D’Aubuisson De Voisins, Jean-Francois; Des Mines de Freiberg en Saxe et leur Exploitation. Three volumes complete. First edition, Pierre Phil. Wolf, Leipsic: 1802. Octavo, tome 1, pp. xxxvi, 2, 347, viii, 3 folded plates. Tome 2, pp. 2, 250, vi, 2, plates 4 - 5 , (being 2 folded maps). Tome 3, pp. 2, 286, vi, plates 6 - 8. (folded)
The set is complete with all plates and maps present as issued. Bound in contemporary boards with gilt spine titles. Light shelf rubbing to bindings, light wear to outer binding edges. The bindings remain tight, text and all plates and maps are clean and bright. In very good condition. Rare as a complete set.
Jean-Francois D”Aubuisson De Voisins, (1769-1841) was a French geologist, mineralogist and mining engineer. After serving as a artillery officer in the French army for six years from 1791 to 1797 he settled in Freiberg where he taught mathematics and also attended the Bergakademie and studied mineralogy, geology and mining under Abraham Gottlieb Werner for four years. He was to translate Werner’s first works into French. His studies also included a number of field excursions to the various Saxon mines. D’Daubuisson kept detailed notes and maps of all of the mining areas he visited. He became intrigued by the surrounding geology and basalts, especially the origins of the basalts. D’Aubuisson initially followed Werner in his geological beliefs, and he published a small book in 1803, “The Basalts de la Saxony” and proposed the sedimentary origin of basalt. Upon returning to France d’Aubusson spent far more time studying the basalts in the Auvergne region with Guettard and Desmerest who regarded the basalts as the product of volcanic eruptions He returned from these studies convinced that basalts were of volcanic origin. In 1807 d’Aubuisson became mining engineer for the departments of Doire and Sesia, in the Piedmont, now part of Italy. He was appointed chief of the mineralogical district of Toulouse in 1811 and remained there for more than thirty years in an administrative post covering the entire Pyrenees region.

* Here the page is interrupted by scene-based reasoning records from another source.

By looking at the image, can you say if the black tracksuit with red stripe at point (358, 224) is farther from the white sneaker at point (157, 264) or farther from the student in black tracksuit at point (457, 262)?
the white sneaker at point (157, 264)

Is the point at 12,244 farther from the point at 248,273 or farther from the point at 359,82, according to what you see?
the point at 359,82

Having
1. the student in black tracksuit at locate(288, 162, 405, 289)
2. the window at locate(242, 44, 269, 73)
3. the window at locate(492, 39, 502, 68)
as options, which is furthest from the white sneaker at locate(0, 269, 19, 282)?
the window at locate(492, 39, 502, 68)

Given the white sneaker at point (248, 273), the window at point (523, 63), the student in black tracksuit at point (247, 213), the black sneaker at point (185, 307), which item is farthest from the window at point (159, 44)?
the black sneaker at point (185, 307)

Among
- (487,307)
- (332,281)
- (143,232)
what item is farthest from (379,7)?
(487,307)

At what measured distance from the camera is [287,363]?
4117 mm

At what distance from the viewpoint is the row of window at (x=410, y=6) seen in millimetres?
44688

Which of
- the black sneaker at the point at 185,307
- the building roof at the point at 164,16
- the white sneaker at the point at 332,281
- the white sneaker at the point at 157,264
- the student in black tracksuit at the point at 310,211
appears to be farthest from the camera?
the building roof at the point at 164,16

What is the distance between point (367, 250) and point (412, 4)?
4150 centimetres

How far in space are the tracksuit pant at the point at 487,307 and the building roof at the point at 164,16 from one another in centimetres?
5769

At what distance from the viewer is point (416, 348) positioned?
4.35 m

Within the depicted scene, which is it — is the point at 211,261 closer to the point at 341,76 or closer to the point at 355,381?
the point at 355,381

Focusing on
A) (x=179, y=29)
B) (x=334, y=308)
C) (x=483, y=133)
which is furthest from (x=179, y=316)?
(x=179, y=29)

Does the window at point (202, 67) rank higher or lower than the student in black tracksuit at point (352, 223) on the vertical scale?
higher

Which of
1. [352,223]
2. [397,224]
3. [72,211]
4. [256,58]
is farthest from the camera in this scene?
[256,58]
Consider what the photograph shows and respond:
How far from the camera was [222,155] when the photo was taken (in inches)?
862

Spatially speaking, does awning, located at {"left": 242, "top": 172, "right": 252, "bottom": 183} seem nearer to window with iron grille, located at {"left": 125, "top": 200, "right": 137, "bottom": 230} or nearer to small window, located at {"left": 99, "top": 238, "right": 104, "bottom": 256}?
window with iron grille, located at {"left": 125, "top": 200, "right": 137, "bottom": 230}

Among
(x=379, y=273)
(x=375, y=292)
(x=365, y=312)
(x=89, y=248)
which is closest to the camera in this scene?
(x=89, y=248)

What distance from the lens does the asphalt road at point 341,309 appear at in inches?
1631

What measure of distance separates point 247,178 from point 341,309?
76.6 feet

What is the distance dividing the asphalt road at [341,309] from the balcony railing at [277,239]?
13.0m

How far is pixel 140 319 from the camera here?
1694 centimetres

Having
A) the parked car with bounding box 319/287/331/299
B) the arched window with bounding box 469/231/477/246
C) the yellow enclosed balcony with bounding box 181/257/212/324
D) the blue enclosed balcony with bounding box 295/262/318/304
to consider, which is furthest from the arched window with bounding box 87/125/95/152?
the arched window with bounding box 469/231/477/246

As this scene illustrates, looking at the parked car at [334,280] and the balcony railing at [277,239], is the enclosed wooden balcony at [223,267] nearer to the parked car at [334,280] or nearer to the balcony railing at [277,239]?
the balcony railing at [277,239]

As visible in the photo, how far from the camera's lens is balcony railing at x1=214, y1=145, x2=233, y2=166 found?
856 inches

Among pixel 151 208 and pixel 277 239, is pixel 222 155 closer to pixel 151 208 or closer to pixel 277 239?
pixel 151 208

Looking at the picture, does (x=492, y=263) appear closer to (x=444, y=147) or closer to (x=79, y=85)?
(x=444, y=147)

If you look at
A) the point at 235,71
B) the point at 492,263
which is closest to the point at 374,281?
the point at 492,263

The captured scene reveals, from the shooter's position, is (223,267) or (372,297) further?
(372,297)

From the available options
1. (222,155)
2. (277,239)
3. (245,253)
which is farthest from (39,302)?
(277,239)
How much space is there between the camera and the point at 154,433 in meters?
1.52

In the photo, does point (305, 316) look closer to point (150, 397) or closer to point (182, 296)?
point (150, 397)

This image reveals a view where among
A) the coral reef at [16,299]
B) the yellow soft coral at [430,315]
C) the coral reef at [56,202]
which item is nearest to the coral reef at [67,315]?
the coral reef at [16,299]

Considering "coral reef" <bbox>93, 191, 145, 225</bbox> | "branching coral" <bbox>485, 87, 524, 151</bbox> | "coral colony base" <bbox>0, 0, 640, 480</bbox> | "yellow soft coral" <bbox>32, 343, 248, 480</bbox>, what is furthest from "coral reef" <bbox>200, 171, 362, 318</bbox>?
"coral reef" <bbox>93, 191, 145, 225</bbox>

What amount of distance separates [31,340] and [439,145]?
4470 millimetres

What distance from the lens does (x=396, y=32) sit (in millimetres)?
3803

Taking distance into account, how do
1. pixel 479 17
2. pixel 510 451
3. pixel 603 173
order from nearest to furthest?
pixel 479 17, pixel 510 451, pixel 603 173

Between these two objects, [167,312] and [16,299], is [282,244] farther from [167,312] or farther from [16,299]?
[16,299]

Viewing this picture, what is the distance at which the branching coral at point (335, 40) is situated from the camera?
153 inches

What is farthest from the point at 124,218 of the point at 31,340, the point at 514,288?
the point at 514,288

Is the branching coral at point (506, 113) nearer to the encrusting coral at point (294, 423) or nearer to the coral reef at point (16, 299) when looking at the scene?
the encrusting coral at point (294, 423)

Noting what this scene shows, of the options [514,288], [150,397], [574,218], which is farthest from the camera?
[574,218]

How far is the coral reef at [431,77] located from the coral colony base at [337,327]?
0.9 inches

It was d’Aubuisson’s original studies under Werner and especially his meticulous studies of the mines of Freiberg and Saxony that attracted him to basalts and their origins. The short book or essay “The Basalts de la Saxony” which he had published in 1803 contained many of his observations from those field trips. This essay, in which the Wernerian doctrines were adopted, was read by Haüy and Ramond, who advised d’Aubuisson to inspect the basalts of Auvergne. This d'Aubuisson immediately did, with the result that in a paper “Sur les Volcans et les Basaltes de l'Auvergne”, read to the French Institute in 1804, he abandoned many of the views on basalts he had previously held. “The facts which I saw”, he wrote, “spoke too plainly to be mistaken; the truth revealed itself too clearly before my eyes, so that I must either have absolutely refused the testimony of my senses in not seeing the truth, or that of my conscience in not straightway making it known.”

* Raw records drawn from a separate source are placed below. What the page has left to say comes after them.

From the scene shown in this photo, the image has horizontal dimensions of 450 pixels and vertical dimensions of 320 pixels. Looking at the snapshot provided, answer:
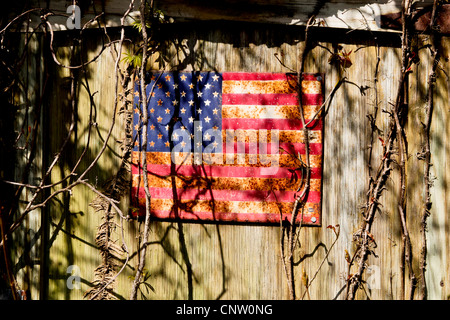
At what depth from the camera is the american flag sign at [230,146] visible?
9.75 ft

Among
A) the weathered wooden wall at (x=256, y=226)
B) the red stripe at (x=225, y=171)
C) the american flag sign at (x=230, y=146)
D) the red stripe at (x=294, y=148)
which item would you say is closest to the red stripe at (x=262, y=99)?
the american flag sign at (x=230, y=146)

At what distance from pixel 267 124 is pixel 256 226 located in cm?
104

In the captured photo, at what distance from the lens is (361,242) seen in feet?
9.75

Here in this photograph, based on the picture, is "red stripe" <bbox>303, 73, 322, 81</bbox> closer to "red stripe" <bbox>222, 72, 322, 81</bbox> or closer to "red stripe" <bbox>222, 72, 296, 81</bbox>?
"red stripe" <bbox>222, 72, 322, 81</bbox>

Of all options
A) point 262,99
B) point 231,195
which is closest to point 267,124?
point 262,99

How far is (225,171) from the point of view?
3006 mm

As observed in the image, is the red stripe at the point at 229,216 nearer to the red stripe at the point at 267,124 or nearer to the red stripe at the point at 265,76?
the red stripe at the point at 267,124

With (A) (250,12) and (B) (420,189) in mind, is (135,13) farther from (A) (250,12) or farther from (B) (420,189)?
(B) (420,189)

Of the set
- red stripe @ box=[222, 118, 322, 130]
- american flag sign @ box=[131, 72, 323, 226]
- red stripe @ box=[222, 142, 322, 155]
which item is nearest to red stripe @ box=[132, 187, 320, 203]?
american flag sign @ box=[131, 72, 323, 226]

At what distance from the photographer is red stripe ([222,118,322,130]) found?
2.96 metres

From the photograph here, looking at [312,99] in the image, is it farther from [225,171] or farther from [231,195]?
[231,195]

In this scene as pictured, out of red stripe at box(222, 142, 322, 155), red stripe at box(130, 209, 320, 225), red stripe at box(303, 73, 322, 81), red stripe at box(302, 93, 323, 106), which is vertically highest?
red stripe at box(303, 73, 322, 81)

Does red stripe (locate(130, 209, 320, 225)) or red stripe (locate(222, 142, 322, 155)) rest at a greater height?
red stripe (locate(222, 142, 322, 155))

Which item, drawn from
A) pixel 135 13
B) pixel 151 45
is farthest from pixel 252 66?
pixel 135 13
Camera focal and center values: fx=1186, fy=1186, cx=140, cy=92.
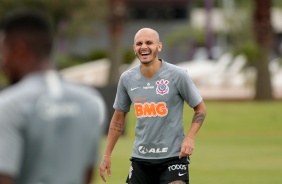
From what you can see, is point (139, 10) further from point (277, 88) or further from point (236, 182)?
point (236, 182)

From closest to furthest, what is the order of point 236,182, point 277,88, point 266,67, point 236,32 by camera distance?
1. point 236,182
2. point 266,67
3. point 277,88
4. point 236,32

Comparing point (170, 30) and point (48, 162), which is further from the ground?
point (170, 30)

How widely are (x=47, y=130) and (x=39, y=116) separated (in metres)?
0.08

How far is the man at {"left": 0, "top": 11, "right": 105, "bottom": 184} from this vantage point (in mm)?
5562

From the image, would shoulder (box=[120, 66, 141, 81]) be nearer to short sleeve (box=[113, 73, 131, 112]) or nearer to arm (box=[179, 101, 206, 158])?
short sleeve (box=[113, 73, 131, 112])

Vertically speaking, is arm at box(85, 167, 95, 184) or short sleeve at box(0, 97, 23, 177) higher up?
short sleeve at box(0, 97, 23, 177)

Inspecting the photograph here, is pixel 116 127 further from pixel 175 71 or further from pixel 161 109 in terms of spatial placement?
pixel 175 71

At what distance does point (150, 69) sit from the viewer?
34.8 feet

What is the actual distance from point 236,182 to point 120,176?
2267 millimetres

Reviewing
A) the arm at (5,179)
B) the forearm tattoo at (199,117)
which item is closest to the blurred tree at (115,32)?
the forearm tattoo at (199,117)

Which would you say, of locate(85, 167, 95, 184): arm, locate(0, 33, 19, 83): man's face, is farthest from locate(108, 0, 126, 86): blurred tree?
locate(0, 33, 19, 83): man's face

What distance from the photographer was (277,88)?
5869cm

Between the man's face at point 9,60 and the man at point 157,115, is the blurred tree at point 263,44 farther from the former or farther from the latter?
the man's face at point 9,60

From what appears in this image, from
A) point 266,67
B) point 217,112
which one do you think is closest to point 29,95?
point 217,112
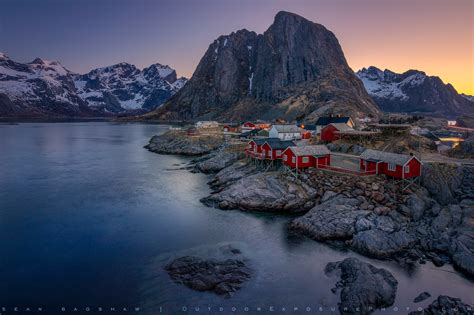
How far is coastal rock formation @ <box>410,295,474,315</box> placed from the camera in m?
19.7

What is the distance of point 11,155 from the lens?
89.6m

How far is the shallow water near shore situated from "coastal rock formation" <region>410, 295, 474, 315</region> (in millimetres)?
1225

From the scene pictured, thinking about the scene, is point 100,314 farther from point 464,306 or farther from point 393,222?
point 393,222

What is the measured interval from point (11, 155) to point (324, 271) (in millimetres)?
93616

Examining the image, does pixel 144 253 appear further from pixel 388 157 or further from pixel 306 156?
pixel 388 157

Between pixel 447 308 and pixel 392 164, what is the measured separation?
21.5m

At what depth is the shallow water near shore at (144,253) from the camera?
72.8 feet

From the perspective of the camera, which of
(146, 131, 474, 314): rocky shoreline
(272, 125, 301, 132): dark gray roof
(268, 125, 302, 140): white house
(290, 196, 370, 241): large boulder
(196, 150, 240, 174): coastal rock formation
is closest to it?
(146, 131, 474, 314): rocky shoreline

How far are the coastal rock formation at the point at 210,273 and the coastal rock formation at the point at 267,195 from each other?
1351cm

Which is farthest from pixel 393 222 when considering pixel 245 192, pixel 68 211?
pixel 68 211

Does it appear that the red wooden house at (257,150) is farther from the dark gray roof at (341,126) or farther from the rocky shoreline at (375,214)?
the dark gray roof at (341,126)

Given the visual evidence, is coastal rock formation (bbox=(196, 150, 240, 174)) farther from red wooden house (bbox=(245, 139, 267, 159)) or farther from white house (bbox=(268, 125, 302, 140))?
white house (bbox=(268, 125, 302, 140))

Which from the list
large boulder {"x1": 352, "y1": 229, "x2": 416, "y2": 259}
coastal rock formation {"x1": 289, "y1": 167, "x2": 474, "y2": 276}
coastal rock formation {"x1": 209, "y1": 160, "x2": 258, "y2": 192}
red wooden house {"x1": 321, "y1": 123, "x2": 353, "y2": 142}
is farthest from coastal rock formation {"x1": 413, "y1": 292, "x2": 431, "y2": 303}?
red wooden house {"x1": 321, "y1": 123, "x2": 353, "y2": 142}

D’Aubuisson’s original observations on the mines and his interest in basalts in Freiberg and Saxony are found in his 1802 three volume set “Des Mines de Freiberg en Saxe et leur Exploitation”. The work is the first to describe the methods of mining at Freiberg. The mines are famous for their silver and lead deposits. Volume 1 covers the techniques used at Freiberg, the construction of shafts, instruments used to survey the ore deposits, methods to loosen the ore etc. In volume 2, d’Aubuisson discusses the geology of the area, the origin of the ore deposits, the history of mining in the region and the origin of the famous Freiberg Academy. In volume 3 he describes in detail each mine in the region.